--- START OF MATERIAL FOR THIS TASK ---

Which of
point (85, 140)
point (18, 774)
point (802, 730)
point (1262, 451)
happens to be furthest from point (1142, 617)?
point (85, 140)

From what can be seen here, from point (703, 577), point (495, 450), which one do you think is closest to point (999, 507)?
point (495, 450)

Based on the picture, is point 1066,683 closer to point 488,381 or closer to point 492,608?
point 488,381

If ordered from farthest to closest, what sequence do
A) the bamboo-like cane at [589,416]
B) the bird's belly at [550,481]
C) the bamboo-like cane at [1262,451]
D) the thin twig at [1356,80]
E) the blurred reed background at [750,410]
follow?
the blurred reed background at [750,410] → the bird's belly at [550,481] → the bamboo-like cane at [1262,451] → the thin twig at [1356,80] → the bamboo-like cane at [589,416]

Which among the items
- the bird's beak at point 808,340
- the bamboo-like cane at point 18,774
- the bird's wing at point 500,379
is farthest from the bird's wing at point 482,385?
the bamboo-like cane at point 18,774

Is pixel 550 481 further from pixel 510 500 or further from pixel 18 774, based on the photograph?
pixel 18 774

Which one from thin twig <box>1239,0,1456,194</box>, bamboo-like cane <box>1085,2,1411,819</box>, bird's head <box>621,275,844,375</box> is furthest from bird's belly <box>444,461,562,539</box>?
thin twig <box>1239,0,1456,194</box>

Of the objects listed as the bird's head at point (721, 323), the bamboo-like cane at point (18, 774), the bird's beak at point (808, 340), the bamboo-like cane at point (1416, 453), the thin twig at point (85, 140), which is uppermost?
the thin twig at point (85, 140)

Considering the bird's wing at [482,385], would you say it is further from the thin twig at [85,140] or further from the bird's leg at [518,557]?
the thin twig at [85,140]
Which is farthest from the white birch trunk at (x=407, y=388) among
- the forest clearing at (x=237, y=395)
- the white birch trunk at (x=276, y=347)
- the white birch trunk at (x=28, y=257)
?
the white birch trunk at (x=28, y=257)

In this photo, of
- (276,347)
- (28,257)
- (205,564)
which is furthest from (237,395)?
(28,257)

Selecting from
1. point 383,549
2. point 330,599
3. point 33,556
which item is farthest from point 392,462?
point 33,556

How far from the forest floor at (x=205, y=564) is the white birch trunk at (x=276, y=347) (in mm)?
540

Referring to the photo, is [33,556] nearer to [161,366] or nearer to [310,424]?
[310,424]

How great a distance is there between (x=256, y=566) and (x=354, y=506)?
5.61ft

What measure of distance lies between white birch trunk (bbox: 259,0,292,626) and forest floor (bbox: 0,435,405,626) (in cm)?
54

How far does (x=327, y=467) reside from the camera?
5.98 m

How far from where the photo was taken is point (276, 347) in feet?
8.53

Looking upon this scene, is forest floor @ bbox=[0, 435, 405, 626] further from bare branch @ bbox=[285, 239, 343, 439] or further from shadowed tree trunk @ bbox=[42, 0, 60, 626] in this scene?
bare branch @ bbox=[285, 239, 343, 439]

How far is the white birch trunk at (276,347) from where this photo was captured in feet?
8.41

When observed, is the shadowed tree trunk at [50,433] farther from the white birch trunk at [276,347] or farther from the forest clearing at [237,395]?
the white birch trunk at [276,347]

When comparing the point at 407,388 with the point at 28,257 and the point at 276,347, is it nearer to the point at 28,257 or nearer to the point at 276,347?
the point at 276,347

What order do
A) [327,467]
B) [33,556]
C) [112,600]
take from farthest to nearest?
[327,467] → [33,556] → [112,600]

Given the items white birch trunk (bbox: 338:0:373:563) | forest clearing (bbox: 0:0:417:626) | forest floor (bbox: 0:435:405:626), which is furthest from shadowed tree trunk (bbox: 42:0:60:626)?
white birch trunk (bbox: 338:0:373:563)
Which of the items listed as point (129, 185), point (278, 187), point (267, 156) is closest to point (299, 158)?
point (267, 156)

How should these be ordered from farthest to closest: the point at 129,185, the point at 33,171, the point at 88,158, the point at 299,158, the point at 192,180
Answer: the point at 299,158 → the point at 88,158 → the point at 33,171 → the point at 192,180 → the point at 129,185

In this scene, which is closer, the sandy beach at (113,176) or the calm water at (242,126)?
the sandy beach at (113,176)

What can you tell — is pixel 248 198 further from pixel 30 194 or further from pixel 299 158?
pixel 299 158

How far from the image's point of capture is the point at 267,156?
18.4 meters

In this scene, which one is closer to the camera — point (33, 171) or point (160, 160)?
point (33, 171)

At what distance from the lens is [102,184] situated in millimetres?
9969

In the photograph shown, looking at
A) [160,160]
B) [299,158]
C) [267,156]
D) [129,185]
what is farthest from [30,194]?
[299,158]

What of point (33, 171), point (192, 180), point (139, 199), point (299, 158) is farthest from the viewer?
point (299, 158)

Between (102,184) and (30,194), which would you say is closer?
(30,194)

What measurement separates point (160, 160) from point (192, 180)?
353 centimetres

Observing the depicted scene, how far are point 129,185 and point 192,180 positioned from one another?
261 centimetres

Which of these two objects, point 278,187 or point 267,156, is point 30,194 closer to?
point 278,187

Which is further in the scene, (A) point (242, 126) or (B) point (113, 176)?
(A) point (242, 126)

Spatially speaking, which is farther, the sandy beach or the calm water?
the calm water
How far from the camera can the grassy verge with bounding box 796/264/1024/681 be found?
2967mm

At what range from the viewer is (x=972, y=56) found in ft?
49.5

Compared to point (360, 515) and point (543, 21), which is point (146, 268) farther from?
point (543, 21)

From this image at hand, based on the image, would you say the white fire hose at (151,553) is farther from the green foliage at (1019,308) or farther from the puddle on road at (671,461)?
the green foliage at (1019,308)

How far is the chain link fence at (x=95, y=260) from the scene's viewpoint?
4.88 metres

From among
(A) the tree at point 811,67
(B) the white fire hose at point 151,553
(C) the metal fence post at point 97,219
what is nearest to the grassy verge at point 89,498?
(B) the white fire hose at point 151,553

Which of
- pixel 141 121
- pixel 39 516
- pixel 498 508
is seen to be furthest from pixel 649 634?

--- END OF MATERIAL FOR THIS TASK ---

*EXERCISE DETAILS:* Copy every line of the material above word for word, leaving nothing out and changing nothing.

*WRITTEN REPLY:*
Which of
point (85, 140)
point (18, 774)
point (802, 730)
point (1262, 451)
happens to be furthest from point (1142, 617)?
point (85, 140)

From what can be seen here, from point (703, 577), point (495, 450), which one do you think is closest to point (999, 507)?
point (495, 450)

Based on the picture, is point 1066,683 closer to point 488,381 or closer to point 492,608?
point 488,381

If ordered from farthest to closest, what sequence do
A) the bamboo-like cane at [589,416]
B) the bird's belly at [550,481]
C) the bamboo-like cane at [1262,451]
D) the thin twig at [1356,80]
E) the blurred reed background at [750,410]
follow?
the blurred reed background at [750,410] → the bird's belly at [550,481] → the bamboo-like cane at [1262,451] → the thin twig at [1356,80] → the bamboo-like cane at [589,416]

Which among the items
- the bird's beak at point 808,340
- the bamboo-like cane at point 18,774
- the bird's wing at point 500,379
is farthest from the bird's wing at point 482,385?
the bamboo-like cane at point 18,774

Is pixel 550 481 further from pixel 510 500 or further from pixel 18 774, based on the photograph?
pixel 18 774

Which one from thin twig <box>1239,0,1456,194</box>, bamboo-like cane <box>1085,2,1411,819</box>, bird's head <box>621,275,844,375</box> is furthest from bird's belly <box>444,461,562,539</box>?
thin twig <box>1239,0,1456,194</box>

Of the objects listed as the bird's head at point (721, 323), the bamboo-like cane at point (18, 774), the bird's beak at point (808, 340), the bamboo-like cane at point (1416, 453), the thin twig at point (85, 140), which is uppermost?
the thin twig at point (85, 140)

Considering the bird's wing at [482,385], would you say it is further from the thin twig at [85,140] or further from the bird's leg at [518,557]?
the thin twig at [85,140]
Which is farthest from the white birch trunk at (x=407, y=388) among
- the forest clearing at (x=237, y=395)
- the white birch trunk at (x=276, y=347)
- the white birch trunk at (x=28, y=257)
?
the white birch trunk at (x=28, y=257)

In this photo, of
- (276,347)
- (28,257)
- (205,564)
which is furthest from (237,395)?
(28,257)

Selecting from
1. point 383,549
2. point 330,599
3. point 33,556
which item is farthest from point 392,462?
point 33,556

How far from the forest floor at (x=205, y=564) is the white birch trunk at (x=276, y=347) (in mm)?
540

Referring to the photo, is [33,556] nearer to [161,366] or nearer to [310,424]?
[310,424]

How great a distance is there between (x=256, y=566) and (x=354, y=506)?
5.61ft

What measure of distance lies between white birch trunk (bbox: 259,0,292,626) and forest floor (bbox: 0,435,405,626) (in cm)?
54

How far does (x=327, y=467) reside from the camera?
5.98 m

How far from where the photo was taken is point (276, 347) in feet?
8.53

Looking upon this scene, is forest floor @ bbox=[0, 435, 405, 626] further from bare branch @ bbox=[285, 239, 343, 439] or further from shadowed tree trunk @ bbox=[42, 0, 60, 626] in this scene?
bare branch @ bbox=[285, 239, 343, 439]

How far is the white birch trunk at (276,347) from where this photo was captured in feet?
8.41

When observed, is the shadowed tree trunk at [50,433] farther from the white birch trunk at [276,347] or farther from the forest clearing at [237,395]?
the white birch trunk at [276,347]

When comparing the point at 407,388 with the point at 28,257 and the point at 276,347, is it nearer to the point at 28,257 or nearer to the point at 276,347?
the point at 276,347

What order do
A) [327,467]
B) [33,556]
C) [112,600]
take from farthest to nearest?
[327,467] → [33,556] → [112,600]

Given the items white birch trunk (bbox: 338:0:373:563) | forest clearing (bbox: 0:0:417:626) | forest floor (bbox: 0:435:405:626), which is furthest from shadowed tree trunk (bbox: 42:0:60:626)?
white birch trunk (bbox: 338:0:373:563)
Which of the items listed as point (129, 185), point (278, 187), point (267, 156) is closest to point (299, 158)?
point (267, 156)

How should these be ordered from farthest to closest: the point at 129,185, the point at 33,171, the point at 88,158, the point at 299,158, the point at 192,180
Answer: the point at 299,158 → the point at 88,158 → the point at 33,171 → the point at 192,180 → the point at 129,185

In this scene, which is closer, the sandy beach at (113,176) or the calm water at (242,126)?
the sandy beach at (113,176)

What can you tell — is pixel 248 198 further from pixel 30 194 or further from pixel 299 158?
pixel 299 158

How far from the image's point of capture is the point at 267,156?
18.4 meters

In this scene, which one is closer to the camera — point (33, 171) or point (160, 160)?
point (33, 171)

At what distance from the lens is [102,184] situated in millimetres?
9969

In the photograph shown, looking at
A) [160,160]
B) [299,158]
C) [267,156]
D) [129,185]
what is farthest from [30,194]?
[299,158]

What of point (33, 171), point (192, 180), point (139, 199), point (299, 158) is farthest from the viewer?
point (299, 158)

Between (102,184) and (30,194), which would you say is closer?
(30,194)

What measurement separates point (160, 160) from point (192, 180)?
353 centimetres

Observing the depicted scene, how far are point 129,185 and point 192,180 positioned from one another?
261 centimetres

Which of these two objects, point 278,187 or point 267,156, is point 30,194 closer to?
point 278,187

Which is further in the scene, (A) point (242, 126) or (B) point (113, 176)?
(A) point (242, 126)

Spatially speaking, which is farther, the sandy beach or the calm water?
the calm water
How far from the camera can the grassy verge with bounding box 796/264/1024/681 be found?
2967mm

At what range from the viewer is (x=972, y=56) found in ft?
49.5

Compared to point (360, 515) and point (543, 21), which is point (146, 268) farther from?
point (543, 21)

From this image at hand, based on the image, would you say the white fire hose at (151,553) is farther from the green foliage at (1019,308) or farther from the puddle on road at (671,461)?
the green foliage at (1019,308)

How far is the chain link fence at (x=95, y=260) from the scene's viewpoint?
4.88 metres

From among
(A) the tree at point 811,67
(B) the white fire hose at point 151,553
(C) the metal fence post at point 97,219
what is nearest to the grassy verge at point 89,498?
(B) the white fire hose at point 151,553

Which of
- pixel 141 121
- pixel 39 516
- pixel 498 508
is seen to be furthest from pixel 649 634?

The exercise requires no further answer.